### Yang Diharapkan:
Salin tanpa perubahan bagian teks tentang Purwakarta yang dibuka dengan kata-kata "Bahkan, sekarang di" dan ditutup dengan "bekerja, dan beraktivitas.".
━━━ Potongan Teks
Menyebut salah satu daerah di Provinsi Jawa Barat (Jabar) bernama Purwakarta tentu saja  mengingatkan akan makanan atau oleh -- oleh khasnya yaitu kue Simping dan Sate Maranggi.
Bahkan, sekarang di gadang-gadang mendapat julukan sebagai Kota Manggis, karena beberapa tahun kebelakang, Purwakarta telah menghasilkan buah manggis dengan kualitas terbaik dan mampu merajai pasar Asia dan China.
Bagi saya, Purwakarta merupakan kota kedua setelah Bandung, dimana sudah memiliki keterikatan sejak lama, apalagi sekarang saya tinggal disini.
Pertama kali mengenal dan menginjak bumi Purwarkarta usai lulus Sekolah Dasar di Bandung tahun 1985 saya melanjutkan Sekolah Menengan Pertama (SMP), lalu kembali ke Bandung melanjutkan Sekolah Menengah Atas (SMA), bekerja, dan beraktivitas.
Duapuluh tiga tahun kemudian, tepatnya tahun 2015 saya ke Purwakarta, tapi tahun 2016 kembali ke Bandung. Pada masa itu saya sudah aktif bersepeda, sehingga selama setahun itu saya tetap beraktivas di dunia sepeda, apalagi di Purwakarta juga tak kalah intensnya dan banyak pegiat sepeda di sini yang sudah saya kenal baik.
━━━━━━
━━━ Baris Data
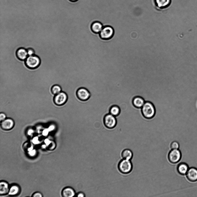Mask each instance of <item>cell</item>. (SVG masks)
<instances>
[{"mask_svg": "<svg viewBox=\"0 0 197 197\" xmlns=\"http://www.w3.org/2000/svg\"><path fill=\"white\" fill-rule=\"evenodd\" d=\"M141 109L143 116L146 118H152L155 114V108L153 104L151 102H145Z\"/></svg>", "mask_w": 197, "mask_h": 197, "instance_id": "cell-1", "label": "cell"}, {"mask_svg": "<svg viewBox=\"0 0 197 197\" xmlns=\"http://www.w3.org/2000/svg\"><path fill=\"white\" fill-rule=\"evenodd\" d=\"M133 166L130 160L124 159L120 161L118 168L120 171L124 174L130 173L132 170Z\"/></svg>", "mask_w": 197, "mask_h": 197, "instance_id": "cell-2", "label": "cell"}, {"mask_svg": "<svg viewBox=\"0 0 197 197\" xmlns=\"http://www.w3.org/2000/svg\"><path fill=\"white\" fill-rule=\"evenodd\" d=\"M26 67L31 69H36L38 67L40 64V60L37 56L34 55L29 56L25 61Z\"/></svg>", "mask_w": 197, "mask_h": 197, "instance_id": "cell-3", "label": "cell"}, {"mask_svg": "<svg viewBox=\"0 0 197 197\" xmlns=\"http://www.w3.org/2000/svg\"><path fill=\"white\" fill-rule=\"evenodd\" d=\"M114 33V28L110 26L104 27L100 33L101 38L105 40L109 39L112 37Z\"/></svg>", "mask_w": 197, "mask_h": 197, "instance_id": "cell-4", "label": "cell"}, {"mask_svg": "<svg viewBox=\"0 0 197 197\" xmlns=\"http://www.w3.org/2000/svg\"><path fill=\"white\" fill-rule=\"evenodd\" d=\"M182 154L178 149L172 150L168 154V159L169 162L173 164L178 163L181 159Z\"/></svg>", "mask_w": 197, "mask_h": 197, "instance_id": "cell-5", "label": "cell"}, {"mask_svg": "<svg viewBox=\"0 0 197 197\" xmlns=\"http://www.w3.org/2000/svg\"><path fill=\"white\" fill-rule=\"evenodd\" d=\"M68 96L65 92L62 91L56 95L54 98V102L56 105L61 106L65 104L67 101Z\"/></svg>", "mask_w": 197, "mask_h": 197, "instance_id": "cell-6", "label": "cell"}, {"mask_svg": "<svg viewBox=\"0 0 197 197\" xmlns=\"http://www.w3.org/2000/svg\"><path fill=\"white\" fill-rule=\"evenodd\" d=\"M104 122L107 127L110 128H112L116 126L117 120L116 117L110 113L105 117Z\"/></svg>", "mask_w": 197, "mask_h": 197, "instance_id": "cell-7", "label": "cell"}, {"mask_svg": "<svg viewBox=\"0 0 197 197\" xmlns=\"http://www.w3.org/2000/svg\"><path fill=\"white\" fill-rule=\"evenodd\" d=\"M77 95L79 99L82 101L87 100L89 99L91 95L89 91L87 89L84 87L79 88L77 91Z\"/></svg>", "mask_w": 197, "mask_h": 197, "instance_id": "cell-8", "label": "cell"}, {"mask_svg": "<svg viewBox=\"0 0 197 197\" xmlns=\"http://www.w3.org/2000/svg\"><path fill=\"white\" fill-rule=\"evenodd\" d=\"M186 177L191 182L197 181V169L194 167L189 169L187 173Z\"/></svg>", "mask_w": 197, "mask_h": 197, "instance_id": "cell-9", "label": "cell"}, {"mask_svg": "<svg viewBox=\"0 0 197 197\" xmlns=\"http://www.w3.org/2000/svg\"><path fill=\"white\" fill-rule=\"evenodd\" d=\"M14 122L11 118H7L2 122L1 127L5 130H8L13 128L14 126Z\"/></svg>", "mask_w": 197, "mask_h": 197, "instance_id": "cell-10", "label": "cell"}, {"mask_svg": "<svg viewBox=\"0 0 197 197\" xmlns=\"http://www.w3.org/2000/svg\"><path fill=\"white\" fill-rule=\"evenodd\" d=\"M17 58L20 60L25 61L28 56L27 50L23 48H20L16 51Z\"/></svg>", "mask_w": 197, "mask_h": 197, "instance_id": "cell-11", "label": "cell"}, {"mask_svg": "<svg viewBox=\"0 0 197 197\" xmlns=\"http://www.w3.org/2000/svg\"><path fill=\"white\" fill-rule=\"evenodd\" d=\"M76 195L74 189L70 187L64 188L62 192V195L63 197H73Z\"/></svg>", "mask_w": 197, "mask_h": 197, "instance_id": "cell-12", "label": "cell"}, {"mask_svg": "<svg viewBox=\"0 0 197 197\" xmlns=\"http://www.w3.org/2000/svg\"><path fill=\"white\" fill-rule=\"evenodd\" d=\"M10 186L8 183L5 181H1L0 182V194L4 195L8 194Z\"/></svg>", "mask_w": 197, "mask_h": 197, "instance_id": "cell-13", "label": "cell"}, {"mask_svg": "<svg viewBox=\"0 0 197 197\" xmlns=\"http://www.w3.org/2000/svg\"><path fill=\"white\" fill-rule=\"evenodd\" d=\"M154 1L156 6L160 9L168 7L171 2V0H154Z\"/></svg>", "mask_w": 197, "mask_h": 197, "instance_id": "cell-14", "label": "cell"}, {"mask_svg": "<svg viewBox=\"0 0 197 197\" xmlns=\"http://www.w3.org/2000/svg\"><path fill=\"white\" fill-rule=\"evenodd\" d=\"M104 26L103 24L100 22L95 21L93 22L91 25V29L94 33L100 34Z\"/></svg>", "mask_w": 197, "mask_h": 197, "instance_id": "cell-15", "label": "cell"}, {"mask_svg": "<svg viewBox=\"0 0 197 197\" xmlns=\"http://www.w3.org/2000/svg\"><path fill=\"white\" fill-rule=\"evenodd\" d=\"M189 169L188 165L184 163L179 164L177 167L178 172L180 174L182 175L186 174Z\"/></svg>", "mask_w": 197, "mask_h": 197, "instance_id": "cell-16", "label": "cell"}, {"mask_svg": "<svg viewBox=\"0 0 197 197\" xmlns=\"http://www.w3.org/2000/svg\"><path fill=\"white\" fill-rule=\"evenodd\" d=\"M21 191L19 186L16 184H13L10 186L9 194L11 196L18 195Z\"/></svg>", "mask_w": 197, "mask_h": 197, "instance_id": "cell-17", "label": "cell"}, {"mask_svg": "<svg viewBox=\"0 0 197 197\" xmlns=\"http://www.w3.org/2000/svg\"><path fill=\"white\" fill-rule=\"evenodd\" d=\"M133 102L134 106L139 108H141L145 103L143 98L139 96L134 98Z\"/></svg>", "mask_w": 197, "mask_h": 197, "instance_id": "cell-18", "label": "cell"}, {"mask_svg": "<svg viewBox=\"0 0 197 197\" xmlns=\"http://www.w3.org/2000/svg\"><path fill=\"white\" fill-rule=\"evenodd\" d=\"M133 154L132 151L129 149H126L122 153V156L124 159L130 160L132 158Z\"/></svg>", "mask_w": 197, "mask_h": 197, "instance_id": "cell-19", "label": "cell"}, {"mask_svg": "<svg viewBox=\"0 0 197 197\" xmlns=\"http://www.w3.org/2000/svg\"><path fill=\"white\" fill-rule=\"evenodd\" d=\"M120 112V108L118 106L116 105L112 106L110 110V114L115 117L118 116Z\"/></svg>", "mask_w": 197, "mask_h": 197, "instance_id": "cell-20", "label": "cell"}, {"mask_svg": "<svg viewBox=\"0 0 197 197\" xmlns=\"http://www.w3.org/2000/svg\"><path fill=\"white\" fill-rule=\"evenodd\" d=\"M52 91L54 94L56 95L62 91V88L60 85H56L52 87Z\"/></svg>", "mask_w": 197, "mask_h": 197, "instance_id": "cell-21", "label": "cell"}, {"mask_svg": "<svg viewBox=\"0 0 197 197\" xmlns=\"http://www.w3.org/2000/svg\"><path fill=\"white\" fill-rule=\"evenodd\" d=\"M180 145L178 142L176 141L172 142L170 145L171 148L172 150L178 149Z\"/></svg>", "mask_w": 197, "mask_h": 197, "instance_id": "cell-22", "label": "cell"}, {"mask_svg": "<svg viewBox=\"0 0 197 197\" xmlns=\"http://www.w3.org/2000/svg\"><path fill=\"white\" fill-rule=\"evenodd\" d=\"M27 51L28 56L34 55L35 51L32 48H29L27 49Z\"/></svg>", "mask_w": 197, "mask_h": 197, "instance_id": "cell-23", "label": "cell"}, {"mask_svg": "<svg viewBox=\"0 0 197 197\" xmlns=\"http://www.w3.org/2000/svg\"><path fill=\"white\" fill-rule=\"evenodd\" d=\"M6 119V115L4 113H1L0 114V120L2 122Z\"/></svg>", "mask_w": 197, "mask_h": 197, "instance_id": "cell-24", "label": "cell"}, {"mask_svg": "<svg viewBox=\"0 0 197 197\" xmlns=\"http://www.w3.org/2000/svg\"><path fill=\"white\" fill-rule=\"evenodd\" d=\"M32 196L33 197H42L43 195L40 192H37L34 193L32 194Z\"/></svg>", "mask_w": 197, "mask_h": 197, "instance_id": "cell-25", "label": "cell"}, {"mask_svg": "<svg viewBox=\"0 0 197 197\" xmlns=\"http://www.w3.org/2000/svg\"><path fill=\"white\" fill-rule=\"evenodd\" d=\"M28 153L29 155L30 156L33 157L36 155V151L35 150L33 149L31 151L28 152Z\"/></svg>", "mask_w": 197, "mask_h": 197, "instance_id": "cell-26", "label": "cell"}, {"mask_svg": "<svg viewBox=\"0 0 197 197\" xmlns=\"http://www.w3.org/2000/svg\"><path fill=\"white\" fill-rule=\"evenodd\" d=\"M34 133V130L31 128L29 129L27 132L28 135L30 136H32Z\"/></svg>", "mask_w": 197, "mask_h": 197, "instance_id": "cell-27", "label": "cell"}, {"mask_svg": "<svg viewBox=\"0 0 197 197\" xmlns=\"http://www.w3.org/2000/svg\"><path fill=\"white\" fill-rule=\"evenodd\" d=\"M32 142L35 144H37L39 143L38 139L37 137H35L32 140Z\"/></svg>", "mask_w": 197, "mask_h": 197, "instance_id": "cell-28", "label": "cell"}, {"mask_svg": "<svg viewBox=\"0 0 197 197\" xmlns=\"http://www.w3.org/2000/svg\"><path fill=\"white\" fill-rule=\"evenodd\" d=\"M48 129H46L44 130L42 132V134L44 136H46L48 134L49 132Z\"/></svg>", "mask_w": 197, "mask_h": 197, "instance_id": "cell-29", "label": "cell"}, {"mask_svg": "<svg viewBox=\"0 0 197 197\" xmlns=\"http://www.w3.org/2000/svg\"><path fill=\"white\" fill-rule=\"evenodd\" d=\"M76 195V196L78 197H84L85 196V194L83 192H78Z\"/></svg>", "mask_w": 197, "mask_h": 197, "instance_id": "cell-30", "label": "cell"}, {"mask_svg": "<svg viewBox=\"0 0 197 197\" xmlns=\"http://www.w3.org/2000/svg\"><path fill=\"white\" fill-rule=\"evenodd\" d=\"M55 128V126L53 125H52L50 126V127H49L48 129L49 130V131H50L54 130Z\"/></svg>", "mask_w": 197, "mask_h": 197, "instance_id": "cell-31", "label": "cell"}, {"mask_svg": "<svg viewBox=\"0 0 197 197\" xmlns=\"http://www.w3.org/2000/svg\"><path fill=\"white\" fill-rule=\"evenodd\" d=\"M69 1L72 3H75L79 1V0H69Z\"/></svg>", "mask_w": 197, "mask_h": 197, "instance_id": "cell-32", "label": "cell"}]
━━━━━━
━━━ Baris Data
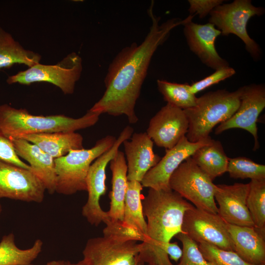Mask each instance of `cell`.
━━━━━━
### Jawaban Latihan:
Bahkan, sekarang di gadang-gadang mendapat julukan sebagai Kota Manggis, karena beberapa tahun kebelakang, Purwakarta telah menghasilkan buah manggis dengan kualitas terbaik dan mampu merajai pasar Asia dan China.
Bagi saya, Purwakarta merupakan kota kedua setelah Bandung, dimana sudah memiliki keterikatan sejak lama, apalagi sekarang saya tinggal disini.
Pertama kali mengenal dan menginjak bumi Purwarkarta usai lulus Sekolah Dasar di Bandung tahun 1985 saya melanjutkan Sekolah Menengan Pertama (SMP), lalu kembali ke Bandung melanjutkan Sekolah Menengah Atas (SMA), bekerja, dan beraktivitas.